Canada

Cina all’attacco,
il Canada impotente

TORONTO – Doveva arrivare ieri il verdetto per Michael Spavor arrestato in Cina, come Michael Kovrig, nel dicembre del 2018. I due cittadini canadesi sono stati fermati, secondo le autorità cinesi, per aver messo in pericolo la sicurezza nazionale, un’accusa generica dietro a cui molti – o meglio quasi tutti – hanno visto una ritorsione di Pechino per l’arresto da parte del Canada di Meng Wanzhou, principessa ereditaria dell’impero tecnologico Huawei. Un fermo, questo, avvenuto per volere degli Stati Uniti, dove è ricercata con l’accusa di aver tentato di eludere le sanzioni statunitensi contro l’Iran.
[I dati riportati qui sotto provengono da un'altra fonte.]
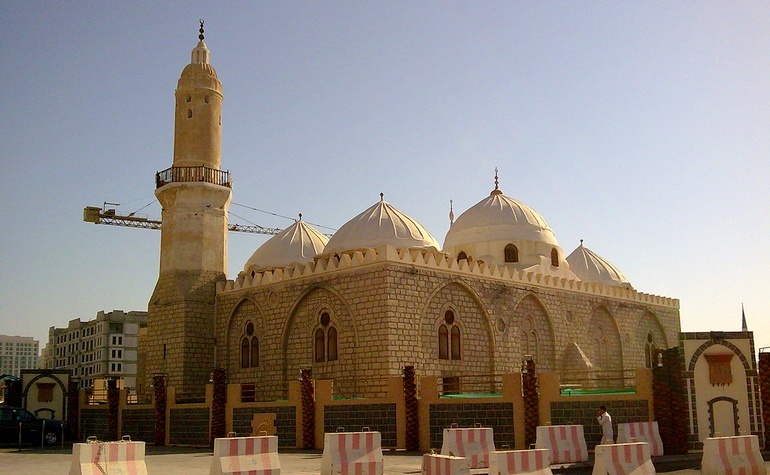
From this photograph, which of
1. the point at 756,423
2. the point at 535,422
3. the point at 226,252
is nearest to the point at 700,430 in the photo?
the point at 756,423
Da allora, di acqua sotto i ponti ne è passata, ma i due cittadini canadesi continuano a rimanere nelle celle delle prigioni cinesi nonostante appelli sporadici vengano fatti per la loro liberazione. La detenzione dei due Michael è stata definita dal primo ministro del Canada Justin Trudeau“completamente inaccettabile”, “deludente” e liberarli sarebbe “una priorità”. Tante belle parole. Così come belle parole sono state quelle proferite, nel recentissimo colloquio telefonico del 1º agosto, da Trudeau e dal presidente degli Stati Uniti Joe Biden. “I leader hanno chiesto il rilascio immediato di Michael Kovrig e Michael Spavor” ma una domanda sorge spontanea: in una conversazione tra di loro a chi avrebbero chiesto il rilascio immediato?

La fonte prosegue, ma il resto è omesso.